# Exercise requirements:
(a) Check each statement against the passage on atomic force microscopy and answer yes or no, quoting the words of the passage that decide it: (i) The first image using AFM was reported in 1986. (ii) In static AFM, the cantilever oscillates at its resonance frequency. (iii) Non-contact mode allows imaging without touching the surface.
(b) Using the passage on atomic force microscopy, answer these questions:
(i) How many years after the scanning tunneling microscope was the first AFM image reported?
(ii) What is attached at the end of the cantilever?
(iii) In what solution was the topography of the mica surface measured?
(c) Continue the passage on atomic force microscopy from the point where it stops.

To demonstrate the applicability of their approach they measured cantilever resonance curves and the atomic scale topography of a mica surface in phosphate buffered saline solution with various customized cantilevers including those with a megahertz-order resonance frequency.
Atomic force microscopy
The first image using AFM was reported by Gerd Binnig, Calvin Quate and Christoph Gerber in 1986, five years after the scanning tunneling microscope. The technique is capable of atomic scale resolution and generates images by measuring the sum strength of a number of forces at play between tip and sample, including van der Waals and electrostatic.
AFM uses a cantilever with a tiny tip attached at the end. For static AFM the tip is dragged over the surface and the cantilever deflection is measured or, the cantilever height is adjusted to maintain a constant deflection. In dynamic AFM, where the cantilever oscillates at its resonance frequency and taps the surface with the tip, contact between the tip and surface is causing less damage to the sample. It is capable of high sensitivity imaging without making contact with the surface at all in non-contact mode, by monitoring the impact of interactions with the surface on the amplitude and frequency of the cantilever oscillations.

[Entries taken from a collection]

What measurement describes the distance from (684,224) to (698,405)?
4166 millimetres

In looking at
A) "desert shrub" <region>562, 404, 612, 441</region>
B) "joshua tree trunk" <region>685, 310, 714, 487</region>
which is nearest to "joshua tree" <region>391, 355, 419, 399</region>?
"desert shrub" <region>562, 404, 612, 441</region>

# Written answers:
(a)
(i) Yes: "The first image using AFM was reported by Gerd Binnig, Calvin Quate and Christoph Gerber in 1986"
(ii) No: "In dynamic AFM, where the cantilever oscillates at its resonance frequency"
(iii) Yes: "It is capable of high sensitivity imaging without making contact with the surface at all in non-contact mode"

(b)
(i) Five years
(ii) A tiny tip
(iii) Phosphate buffered saline solution

(c)
Besides piezo actuated and photothermal cantilever excitation electrostatic and electrostrictive interactions can be used by applying a bias voltage between tip and surface or both sides of a cantilever. However, in many of the liquids used to house samples, this can cause uncontrolled chemical reactions.
Closed loop versus open loop with differentiation circuits
When using magnetic fields to excite oscillations in the cantilever, the circuit supplying current to the solenoid coil needs to maintain a constant current amplitude. However, the impedance of the circuit increases with frequency, so that a higher voltage signal is needed to maintain a constant current amplitude. This is usually achieved with a feedback loop, which converts the coil current to a voltage and compares it with the input voltage. However, this feedback loop becomes unstable at megahertz frequencies.
In the open-loop circuit used instead, the input voltage is fed into a differentiation circuit that returns a complex coil voltage that is proportional to the input voltage and the frequency (Vcoil = iωVin, where Vcoil is the coil voltage, Vin is the input voltage and ω is the frequency.) This way the coil voltage automatically scales with the frequency, compensating for the frequency-dependent impedance changes.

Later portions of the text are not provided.